## About this task
Carry on the article about the #OpenYourLobby initiative, starting right after its final sentence.

It’s been written countless times in marketing materials: the museum lobby is a “public space.” But with access tightly (and privately) controlled, and far more consumer pressure to pay to stay than a library, park or city square, is it really? Though art spaces and theaters have always claimed that their semi-private lobbies/foyers are open to all, practice has shown us otherwise. However, now—as the recent murders of Ahmaud Arbery, George Floyd, Tony McDade and Breonna Taylor have onset nationwide protests in support of the Black Lives Matter movement—they are finally fulfilling their public purpose. They just needed a push.
That’s where #OpenYourLobby comes in. Organized by a small group of friends who met through New York’s network of emerging theater administrators, the initiative began a week ago on social media with a hashtag and Instagram and Twitter accounts by the same name, drawing the attention of art spaces, museums and theaters (currently closed due to the COVID-19 pandemic) and putting pressure on them to act beyond a statement of solidarity with Black Lives Matter protesters. “This started because we were on the ground during the initial weekend of protests, and we saw people struggling to find refuge in a largely boarded up city,” the anonymous group said in a statement to Cultured. “Theater spaces came to mind because they are centrally located with bathrooms and resources that haven’t been used for weeks.”

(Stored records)
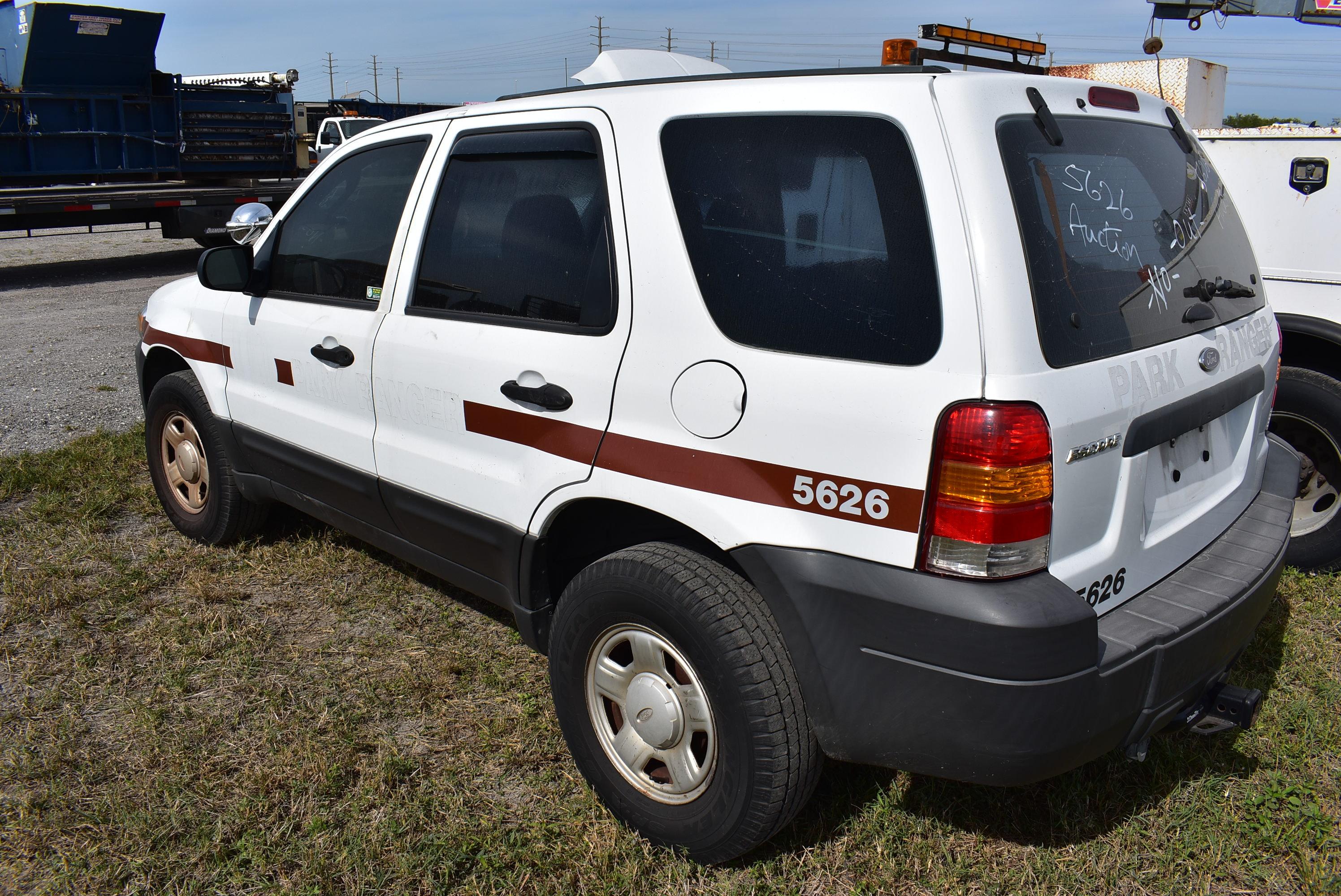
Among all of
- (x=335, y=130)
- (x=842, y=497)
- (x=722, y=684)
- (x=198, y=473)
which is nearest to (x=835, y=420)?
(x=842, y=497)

...

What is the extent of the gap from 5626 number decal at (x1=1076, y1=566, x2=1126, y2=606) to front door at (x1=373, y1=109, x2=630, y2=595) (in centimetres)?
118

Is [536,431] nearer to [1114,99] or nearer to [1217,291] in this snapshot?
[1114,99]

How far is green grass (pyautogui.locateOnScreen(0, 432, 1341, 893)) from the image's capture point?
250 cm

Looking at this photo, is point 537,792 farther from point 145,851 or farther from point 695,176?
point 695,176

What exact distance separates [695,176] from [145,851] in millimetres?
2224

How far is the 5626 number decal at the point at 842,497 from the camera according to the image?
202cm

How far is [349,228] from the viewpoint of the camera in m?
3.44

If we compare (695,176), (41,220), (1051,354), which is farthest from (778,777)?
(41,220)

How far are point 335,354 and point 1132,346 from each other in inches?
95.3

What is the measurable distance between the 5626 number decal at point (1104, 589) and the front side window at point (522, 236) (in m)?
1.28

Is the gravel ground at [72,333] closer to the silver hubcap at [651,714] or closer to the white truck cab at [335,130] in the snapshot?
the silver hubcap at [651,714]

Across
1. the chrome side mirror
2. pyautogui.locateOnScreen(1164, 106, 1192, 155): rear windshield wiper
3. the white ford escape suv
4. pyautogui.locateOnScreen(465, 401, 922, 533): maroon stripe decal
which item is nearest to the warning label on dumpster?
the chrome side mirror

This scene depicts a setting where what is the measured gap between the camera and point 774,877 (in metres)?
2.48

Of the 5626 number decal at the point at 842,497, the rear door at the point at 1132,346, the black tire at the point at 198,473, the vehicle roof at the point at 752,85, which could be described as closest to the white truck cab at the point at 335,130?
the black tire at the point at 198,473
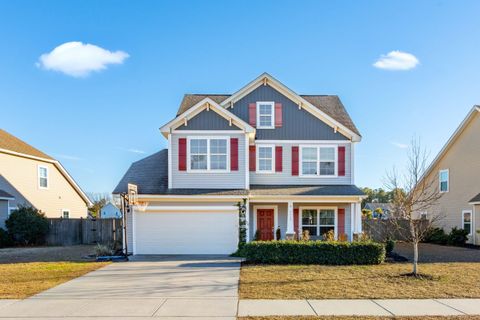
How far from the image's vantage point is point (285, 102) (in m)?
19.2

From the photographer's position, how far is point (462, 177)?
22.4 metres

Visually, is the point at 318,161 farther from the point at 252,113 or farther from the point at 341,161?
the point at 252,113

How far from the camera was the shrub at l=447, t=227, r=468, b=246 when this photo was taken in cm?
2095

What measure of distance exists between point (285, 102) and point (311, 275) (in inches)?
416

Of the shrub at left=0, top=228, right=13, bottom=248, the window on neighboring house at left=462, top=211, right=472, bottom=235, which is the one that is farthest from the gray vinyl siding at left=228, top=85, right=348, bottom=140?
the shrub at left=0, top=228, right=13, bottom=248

## Answer to this task
Through follower tags and direct asks by its organizers, the movement took off quickly. In the span of a week, more than 70 organizations (from the Brooklyn Museum in New York to the San Jose Stage Company in California) are now participating, providing bathrooms at all, and places of respite, snacks, meals and protective gear at some. There’s no potential monetary incentive for these arts spaces to open their lobbies, with the exhibition or performance elements of their businesses closed due to the coronavirus. In that sense, they are fulfilling their original purpose as gathering spaces truly for the public—no pressure to buy, no pressure to leave and no police allowed, in a brief escape from the elements within the “living rooms” of their buildings.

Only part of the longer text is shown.